Saturday, May 23, 2009

Eyes Without a Face (a.k.a. Les Yeux sans Visage)

I don’t know if I’ve mentioned this on the blog before, but no matter how much I may enjoy gorefests and the over-the-top bloodiness of the best slasher movies, I will happily take a horror movie that emphasizes creepiness over blood any day of the week. That’s not to say that Eyes Without a Face has no gory moments (indeed, a couple shots are pretty extreme for a movie from 1959), but it does mostly focus on being one of the most unsettling and weird horror movies of its day.

The film is about a famous surgeon in the French countryside whose daughter’s face has been hopelessly ruined in a car crash, and so he becomes obsessed with kidnapping other young women and trying to surgically graft their faces onto his daughter.

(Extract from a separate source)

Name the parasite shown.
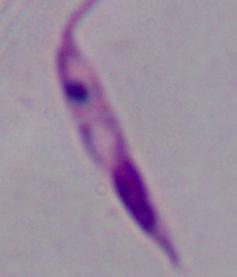

Leishmania.

Captured at 1000x magnification. Micrograph.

Clearly a man ahead of his time, as just recently have we had the world’s first successful face transplant. While he uses his first victim as a means of faking his daughter’s death, the police do eventually start noticing the disappearances of several young women in the area, all of whom seem to have recently been at the doctor’s clinic (way to keep attention away from yourself there, buddy). Additionally, he also finds he has to contend with his daughter, who is increasingly horrified at what is being done to all the young women, as well as to herself.

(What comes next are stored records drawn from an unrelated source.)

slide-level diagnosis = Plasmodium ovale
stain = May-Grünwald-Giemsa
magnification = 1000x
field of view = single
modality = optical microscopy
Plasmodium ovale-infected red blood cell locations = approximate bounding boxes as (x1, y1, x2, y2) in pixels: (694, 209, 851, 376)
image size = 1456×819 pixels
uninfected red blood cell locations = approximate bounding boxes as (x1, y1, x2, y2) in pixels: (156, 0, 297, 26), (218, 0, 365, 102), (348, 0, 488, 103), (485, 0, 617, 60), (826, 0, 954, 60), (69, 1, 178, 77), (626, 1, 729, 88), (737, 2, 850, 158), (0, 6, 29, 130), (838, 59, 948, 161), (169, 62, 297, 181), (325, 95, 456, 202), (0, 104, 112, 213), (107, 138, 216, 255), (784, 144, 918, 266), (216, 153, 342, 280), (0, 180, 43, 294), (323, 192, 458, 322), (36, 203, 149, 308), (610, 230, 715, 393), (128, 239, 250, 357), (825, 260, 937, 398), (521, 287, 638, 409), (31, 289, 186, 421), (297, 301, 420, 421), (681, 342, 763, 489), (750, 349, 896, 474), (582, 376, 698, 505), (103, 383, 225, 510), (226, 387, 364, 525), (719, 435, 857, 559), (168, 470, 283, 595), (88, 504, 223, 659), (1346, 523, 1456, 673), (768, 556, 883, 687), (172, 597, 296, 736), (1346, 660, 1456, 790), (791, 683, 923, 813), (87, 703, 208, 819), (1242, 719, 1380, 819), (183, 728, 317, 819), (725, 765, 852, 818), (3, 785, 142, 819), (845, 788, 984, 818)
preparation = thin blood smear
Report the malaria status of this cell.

It’s always interesting to me how the French countryside can look so beautiful in so many movies, and yet look so grim and ghoulish whenever a horror movie is set there (Calvaire is another one where all of France seems to be a grim post-apocalyptic wasteland). Add to that the unsettling carnival music, and the constant sound of the doctor’s pack of dogs barking, and you’ve got a place that seems a wee bit less pleasant to live than, say, Manon des Sources.

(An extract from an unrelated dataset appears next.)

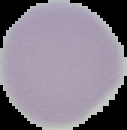
It is uninfected.

Summary:
  - Image size: 127×130 pixels
  - Image type: segmented cell region with the area outside set to black
  - Preparation: thin blood smear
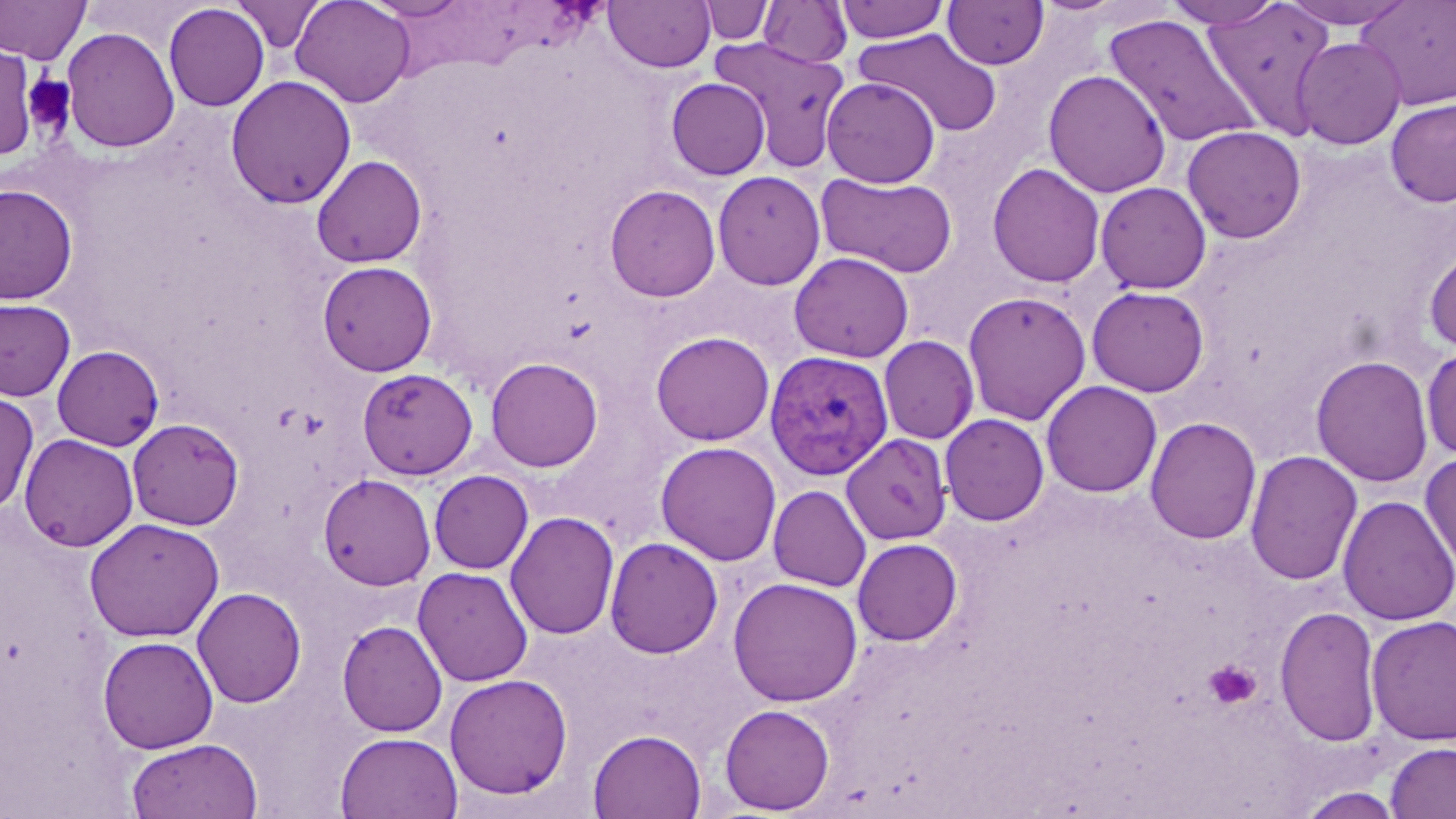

I also enjoyed how plausible most of the film was – not only is there nothing at all supernatural about the plot, but it bears mentioning that quite a few of our major medical breakthroughs have indeed come from using people as complete guinea pigs. Sure, most of the time there wasn’t any outright kidnapping going on, but there hasn’t been any shortage of tests done on minorities or prisoners of war (or, in the case of the Japanese Imperial Army, all of China) – in short, any time someone was able to pretend someone else wasn’t a real person. This was a pretty dark subject matter for the 50s – or even today – and even if it doesn’t fully deal with the questions it raises, it still makes it one of the best horror movies out there, and one that it’s a shame almost nobody my age has seen.